Building Abstractions with Procedures

• Procedures should suppress details.
• Users should not have to know how the procedure was implemented to use it.
• If you only want to write a sqrt procedure, the other procedures can be scoped inside sqrt.

(define (sqrt x)
    (define (good-enough? guess x)
        (< (abs (- (square guess) x)) 0.001))
    (define (improve guess x) 
        (average guess (/ x guess)))
    (define (sqrt-iter guess x)
        (if (good-enough? guess x)
            guess
            (sqrt-iter (improve guess x) x)))
    (sqrt-iter 1.0 x))

• Another way to improve this code is to allow x to be a free variable, instead of passing it around.

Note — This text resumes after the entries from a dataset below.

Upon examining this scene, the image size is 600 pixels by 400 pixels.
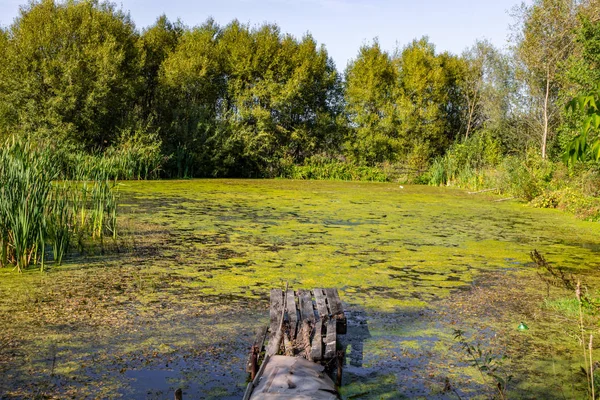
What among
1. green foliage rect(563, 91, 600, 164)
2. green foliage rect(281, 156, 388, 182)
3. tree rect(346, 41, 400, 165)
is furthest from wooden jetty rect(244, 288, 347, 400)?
tree rect(346, 41, 400, 165)

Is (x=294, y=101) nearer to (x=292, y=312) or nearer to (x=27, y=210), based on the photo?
(x=27, y=210)

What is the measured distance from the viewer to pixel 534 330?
4461 millimetres

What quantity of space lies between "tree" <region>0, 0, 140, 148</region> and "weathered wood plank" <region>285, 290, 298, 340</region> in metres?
14.3

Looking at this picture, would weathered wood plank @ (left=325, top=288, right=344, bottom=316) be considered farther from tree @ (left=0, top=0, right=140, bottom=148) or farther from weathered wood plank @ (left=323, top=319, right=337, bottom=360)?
tree @ (left=0, top=0, right=140, bottom=148)

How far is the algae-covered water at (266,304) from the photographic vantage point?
3.45 m

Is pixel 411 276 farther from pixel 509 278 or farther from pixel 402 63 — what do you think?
pixel 402 63

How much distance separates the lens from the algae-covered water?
11.3 ft

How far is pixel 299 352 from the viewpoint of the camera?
11.4ft

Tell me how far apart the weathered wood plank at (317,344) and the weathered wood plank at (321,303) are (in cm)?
19

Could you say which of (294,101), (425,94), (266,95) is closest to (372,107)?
(425,94)

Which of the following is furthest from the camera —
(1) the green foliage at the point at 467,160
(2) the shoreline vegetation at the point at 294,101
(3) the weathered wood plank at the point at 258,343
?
(1) the green foliage at the point at 467,160

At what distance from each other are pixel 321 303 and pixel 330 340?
0.78 metres

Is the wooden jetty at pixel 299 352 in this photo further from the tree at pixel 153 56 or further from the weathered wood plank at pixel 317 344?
the tree at pixel 153 56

This is known as lexical scoping.

(define (sqrt x)
    (define (average a b) (/ (+ a b) 2.0))
    (define (good-enough? guess)
        (< (abs (- (square guess) x)) 0.001))
    (define (improve guess) 
        (average guess (/ x guess)))
    (define (sqrt-iter guess)
        (if (good-enough? guess)
            guess
            (sqrt-iter (improve guess))))
    (sqrt-iter 1.0))

• Knowing that a program consists of data and operations is similar to knowing how the pieces move in chess. You still need to know tactics, strategy to know what moves are worth making.
• An expert programmer can visualize the consequences of their actions vividly, just like any other creative activity.
• Linear recursion

(define (factorial x) 
    (if (= x 1) 1
    (* x (factorial (- x 1)))))

• Linear iteration

(define (factorial x) 
    (define (iter product counter)
        (if (> counter x) 
            product
            (iter (* product counter) (+ counter 1))))
    (iter 1 1))

• In most languages, the amount of memory grows with the number of recursive calls, even when the process is, in principle, iterative. If a language executes an iterative process in constant space, it's called tail recursive.
• Fast exponentiation

(define (pow a b)
    (cond [(= b 0) 1]
          [(even? b) (square (pow a (/ b 2)))]
          [else (* a (pow a (- b 1)))]))

• Fermat's Little Theorem: If $n$ is a prime number and $a$ is a positive integer less than $n$, then $a$ raised to the $n$th power is congruent to $a$ modulo $n$.
• Prime testing probabilistically

(define (expmod base exp m)
    (cond [(= exp 0) 1]
          [(even? exp) (remainder (square (expmod base (/ exp 2) m)) m)]
          [else (remainder (* base (expmod base (- exp 1) m)) m)]))

(define (fermat-test n)
    (define (try-it a)
        (= (expmod a n n) a))
    (try-it (+ 1 (random (- n 1)))))

(define (prime? n times)
    (cond [(= times 0) true]
          [(fermat-test n) (prime? n (- times 1))]
          [else false]))

• Procedures that manipulate procedures are called higher-order procedures.